Records of spatial reasoning questions
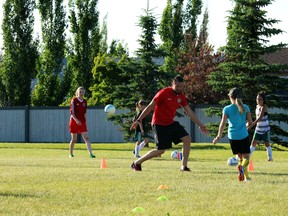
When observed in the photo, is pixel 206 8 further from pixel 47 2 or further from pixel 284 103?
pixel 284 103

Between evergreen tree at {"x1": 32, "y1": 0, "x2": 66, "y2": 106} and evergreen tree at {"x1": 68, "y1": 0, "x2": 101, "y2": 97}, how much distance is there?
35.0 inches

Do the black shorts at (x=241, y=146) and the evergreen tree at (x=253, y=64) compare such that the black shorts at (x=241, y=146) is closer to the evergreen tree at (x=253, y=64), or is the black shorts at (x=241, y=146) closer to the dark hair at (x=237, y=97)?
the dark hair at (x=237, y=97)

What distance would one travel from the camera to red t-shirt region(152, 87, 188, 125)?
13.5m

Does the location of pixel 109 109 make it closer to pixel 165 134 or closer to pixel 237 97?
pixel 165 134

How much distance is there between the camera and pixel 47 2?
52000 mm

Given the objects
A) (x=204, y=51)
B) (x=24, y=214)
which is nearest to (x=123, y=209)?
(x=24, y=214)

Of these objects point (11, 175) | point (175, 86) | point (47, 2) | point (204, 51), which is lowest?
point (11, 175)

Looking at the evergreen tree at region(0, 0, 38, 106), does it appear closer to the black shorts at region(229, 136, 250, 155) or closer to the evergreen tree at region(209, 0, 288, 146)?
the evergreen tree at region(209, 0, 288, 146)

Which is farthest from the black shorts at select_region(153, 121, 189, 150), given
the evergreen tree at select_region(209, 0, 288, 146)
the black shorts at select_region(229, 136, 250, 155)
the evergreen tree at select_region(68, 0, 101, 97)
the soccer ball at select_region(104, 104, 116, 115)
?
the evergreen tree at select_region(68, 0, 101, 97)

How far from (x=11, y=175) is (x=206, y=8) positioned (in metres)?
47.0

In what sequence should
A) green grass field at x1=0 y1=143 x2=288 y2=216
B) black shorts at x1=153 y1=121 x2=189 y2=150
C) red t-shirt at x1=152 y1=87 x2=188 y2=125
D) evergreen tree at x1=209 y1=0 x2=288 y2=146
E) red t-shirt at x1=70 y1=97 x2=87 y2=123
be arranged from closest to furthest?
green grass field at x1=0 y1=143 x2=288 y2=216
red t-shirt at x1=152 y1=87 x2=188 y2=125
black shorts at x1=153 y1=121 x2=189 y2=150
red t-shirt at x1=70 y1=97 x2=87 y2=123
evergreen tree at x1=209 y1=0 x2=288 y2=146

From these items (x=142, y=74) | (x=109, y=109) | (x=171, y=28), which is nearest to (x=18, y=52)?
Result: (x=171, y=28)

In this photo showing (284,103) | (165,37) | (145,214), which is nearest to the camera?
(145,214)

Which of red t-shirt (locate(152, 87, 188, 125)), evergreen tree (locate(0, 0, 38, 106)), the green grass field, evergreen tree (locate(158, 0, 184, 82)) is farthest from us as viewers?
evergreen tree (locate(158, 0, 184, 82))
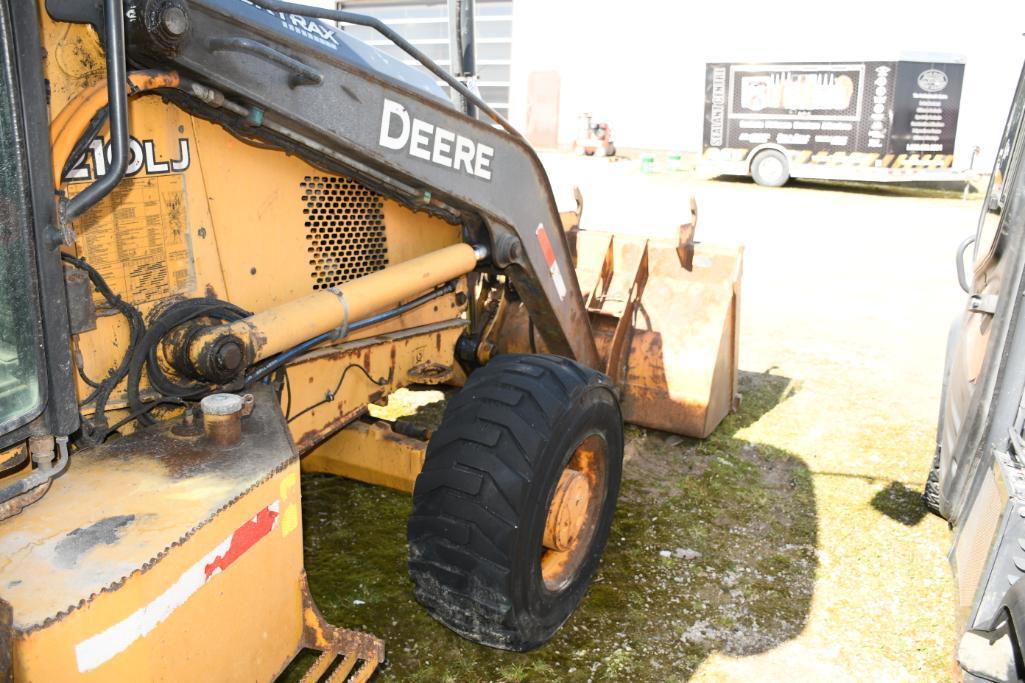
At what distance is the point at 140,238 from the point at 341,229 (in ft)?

* [GOAL OF THE EXERCISE]: All of the data above should be transcribed verbatim, with pictures omitted.

* [WORKED SOLUTION]:
When observed in the photo, is pixel 206 8 further from pixel 47 2 or further from pixel 284 103?
pixel 284 103

Between evergreen tree at {"x1": 32, "y1": 0, "x2": 66, "y2": 106} and evergreen tree at {"x1": 68, "y1": 0, "x2": 101, "y2": 97}, how much distance is there?
35.0 inches

Do the black shorts at (x=241, y=146) and the evergreen tree at (x=253, y=64) compare such that the black shorts at (x=241, y=146) is closer to the evergreen tree at (x=253, y=64), or is the black shorts at (x=241, y=146) closer to the dark hair at (x=237, y=97)?
the dark hair at (x=237, y=97)

What distance would one travel from the camera to red t-shirt region(152, 87, 188, 125)?
13.5m

Does the location of pixel 109 109 make it closer to pixel 165 134 or closer to pixel 237 97?
pixel 165 134

How much distance is there between the camera and pixel 47 2?
52000 mm

Given the objects
A) (x=204, y=51)
B) (x=24, y=214)
which is nearest to (x=123, y=209)?
(x=24, y=214)

Of these objects point (11, 175) | point (175, 86) | point (47, 2) | point (204, 51), which is lowest?
point (11, 175)

Looking at the evergreen tree at region(0, 0, 38, 106), does it appear closer to the black shorts at region(229, 136, 250, 155) or closer to the evergreen tree at region(209, 0, 288, 146)?
the evergreen tree at region(209, 0, 288, 146)

Which is farthest from the black shorts at select_region(153, 121, 189, 150), given
the evergreen tree at select_region(209, 0, 288, 146)
the black shorts at select_region(229, 136, 250, 155)
the evergreen tree at select_region(68, 0, 101, 97)
the soccer ball at select_region(104, 104, 116, 115)
?
the evergreen tree at select_region(68, 0, 101, 97)

How far from (x=11, y=175) is (x=206, y=8) positioned (in metres)?
47.0

In what sequence should
A) green grass field at x1=0 y1=143 x2=288 y2=216
B) black shorts at x1=153 y1=121 x2=189 y2=150
C) red t-shirt at x1=152 y1=87 x2=188 y2=125
D) evergreen tree at x1=209 y1=0 x2=288 y2=146
E) red t-shirt at x1=70 y1=97 x2=87 y2=123
be arranged from closest to furthest?
green grass field at x1=0 y1=143 x2=288 y2=216
red t-shirt at x1=152 y1=87 x2=188 y2=125
black shorts at x1=153 y1=121 x2=189 y2=150
red t-shirt at x1=70 y1=97 x2=87 y2=123
evergreen tree at x1=209 y1=0 x2=288 y2=146

From these items (x=142, y=74) | (x=109, y=109) | (x=171, y=28), which is nearest to (x=18, y=52)?
Result: (x=171, y=28)

In this photo showing (284,103) | (165,37) | (145,214), which is nearest to the camera?
(145,214)

Which of red t-shirt (locate(152, 87, 188, 125)), evergreen tree (locate(0, 0, 38, 106)), the green grass field, evergreen tree (locate(158, 0, 184, 82)) is farthest from us as viewers?
evergreen tree (locate(158, 0, 184, 82))
At what distance is the point at 140,238 from the point at 341,229 (in ft)?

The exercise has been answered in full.